* begin *

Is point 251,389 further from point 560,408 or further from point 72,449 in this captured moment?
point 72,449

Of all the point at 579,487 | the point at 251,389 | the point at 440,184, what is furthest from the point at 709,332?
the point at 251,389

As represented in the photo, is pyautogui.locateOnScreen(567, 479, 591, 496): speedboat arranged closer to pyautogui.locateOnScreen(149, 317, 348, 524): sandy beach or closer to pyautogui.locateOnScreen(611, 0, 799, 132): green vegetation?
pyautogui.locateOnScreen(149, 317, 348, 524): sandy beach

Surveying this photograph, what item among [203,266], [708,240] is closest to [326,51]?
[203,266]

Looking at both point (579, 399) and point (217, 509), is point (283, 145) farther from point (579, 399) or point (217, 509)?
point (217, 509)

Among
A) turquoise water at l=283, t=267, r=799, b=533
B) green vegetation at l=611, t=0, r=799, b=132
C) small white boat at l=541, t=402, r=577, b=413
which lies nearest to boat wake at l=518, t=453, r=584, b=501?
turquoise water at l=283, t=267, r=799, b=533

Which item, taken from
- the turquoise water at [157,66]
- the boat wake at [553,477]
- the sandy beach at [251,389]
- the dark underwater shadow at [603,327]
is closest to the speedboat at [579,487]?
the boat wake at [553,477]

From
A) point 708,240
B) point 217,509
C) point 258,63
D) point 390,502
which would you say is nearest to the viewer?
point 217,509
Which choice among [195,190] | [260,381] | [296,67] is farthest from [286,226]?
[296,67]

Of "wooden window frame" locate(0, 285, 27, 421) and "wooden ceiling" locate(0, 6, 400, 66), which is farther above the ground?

* end *

### [WORK REQUIRED]
Return, character for character, the stretch of items from the line containing "Which choice among" through the end of the items, including both of those ends.

### [RESULT OF THE EXERCISE]
Which choice among [195,190] | [260,381] | [296,67] is farthest from [286,226]?
[296,67]

Of "wooden window frame" locate(0, 285, 27, 421) and "wooden ceiling" locate(0, 6, 400, 66), which is farther above the ground?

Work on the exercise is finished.